Prashant Pandey · Answer 8 · Tue Nov 16 2021 20:35:17 GMT+0800 (China Standard Time)

@kotharironak We would like to contribute to this feature to speed it up, so can you let us know if there are some sub-tasks that we can pick-up and work on in parallel? Also, do you have an ETA for this in mind?

Aaron Steinfeld · Answer 9 · Tue Nov 16 2021 23:50:23 GMT+0800 (China Standard Time)

Secondly, with this approach, eventually, we will not need ColumnIdentifer, so I guess, we will deprecate it, right?

Yeah, I thought it'd be more readable and simpler to handle a single message representing a selection, rather than two alternatives that would need to be checked up and down the stack. So ColumnIdentifier would be deprecated eventually, yes.

We will continue to support alias, right?
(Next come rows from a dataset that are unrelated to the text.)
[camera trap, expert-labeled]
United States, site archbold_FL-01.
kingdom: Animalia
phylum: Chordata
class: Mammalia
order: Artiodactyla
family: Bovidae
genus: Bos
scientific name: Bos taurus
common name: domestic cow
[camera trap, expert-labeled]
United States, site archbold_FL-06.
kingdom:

So, the expression at QS (or Gateway) will look like below?

Yep, sorry ignored alias. It'd remain with equivalent functionality.

@kotharironak We would like to contribute to this feature to speed it up, so can you let us know if there are some sub-tasks that we can pick-up and work on in parallel? Also, do you have an ETA for this in mind?
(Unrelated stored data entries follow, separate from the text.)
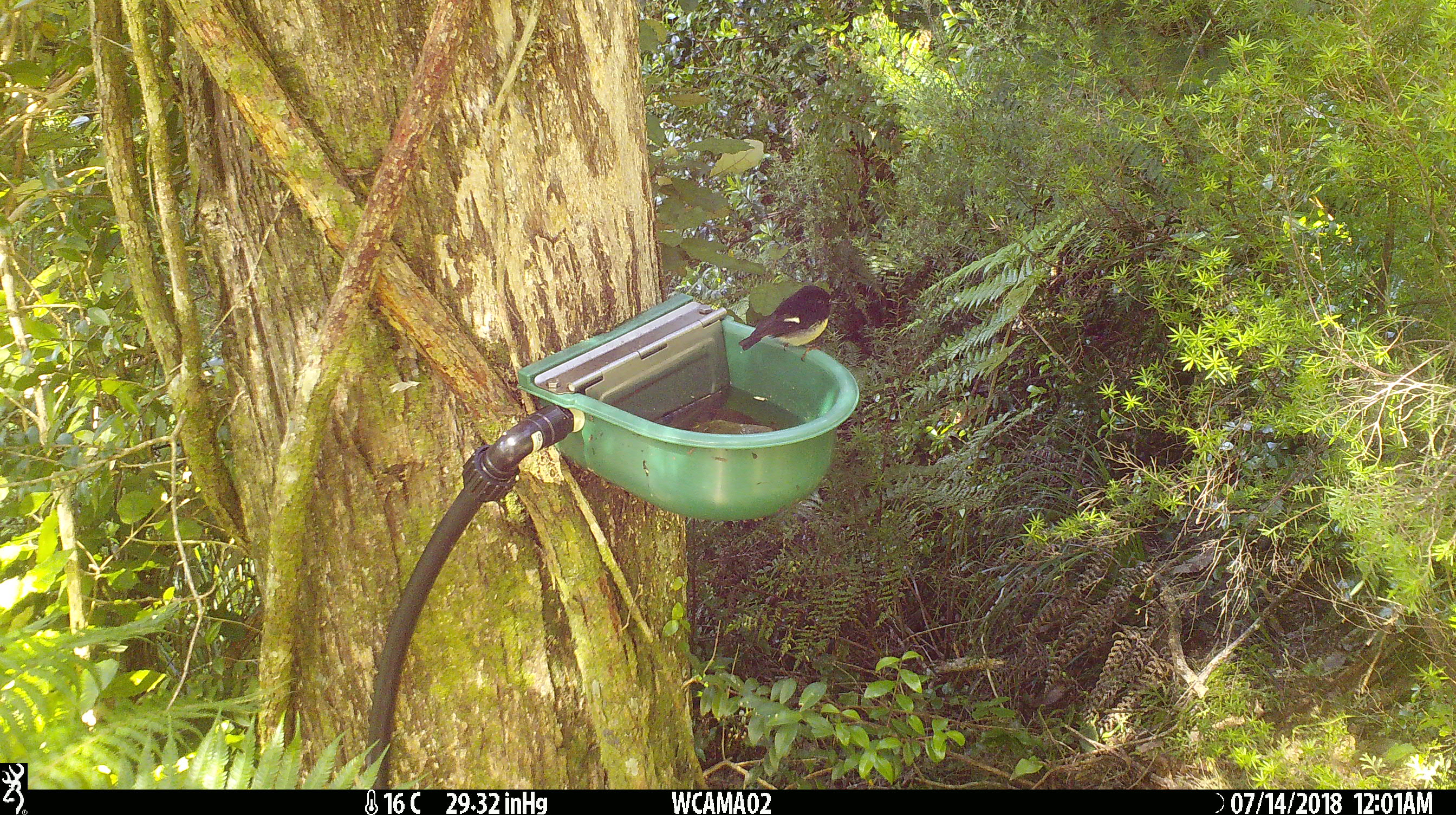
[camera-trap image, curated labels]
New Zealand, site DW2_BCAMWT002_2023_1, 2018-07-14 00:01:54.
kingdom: Animalia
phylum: Chordata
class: Aves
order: Passeriformes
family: Petroicidae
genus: Petroica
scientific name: Petroica macrocephala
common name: tomtit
Will let Ronak speak to this generally in terms of allocation and timeline, but the main work breakdown I see:

QS
- API support for receiving attribute expressions in all places a ColumnIdentifier is currently received
- Impl support for translating attribute expressions into pinot queries
- Deprecations ( CONTAINS_KEY, CONTAINS_KEY_VALUE operators and ColumnIdentifier expressions)
GW
- API support for receiving attribute expressions in all places a ColumnIdentifier is currently received
- Impl support for translating attribute expressions into QS attribute expressions
- Deprecations
GQL
- API support for receiving attribute expressions all places string keys are currently received
- Impl support for translating into GW attribute expressions
- Deprecations
UI
- Implementing new UX defined below
- Update GQL queries to pass attribute expressions
UX
- Input mechanism for user defined keys in group by
- Input mechanism for user defined keys in filters (may be a NOOP if it builds on current contains_key)

A good amount of them are coupled or repetitive with one another, but I was planning on starting with the GQL layer and working my way down. I believe @sarthak77 is coming from QS up.

kotharironak · Answer 10 · Wed Nov 17 2021 00:14:19 GMT+0800 (China Standard Time)

@suddendust If you can along with @sarthak77 focus first on QS (including test), and if something is not completed in the above layer in Gateway would be better (going from down to up). I will see in the morning, and create sub-tasks if possible for the QS layer.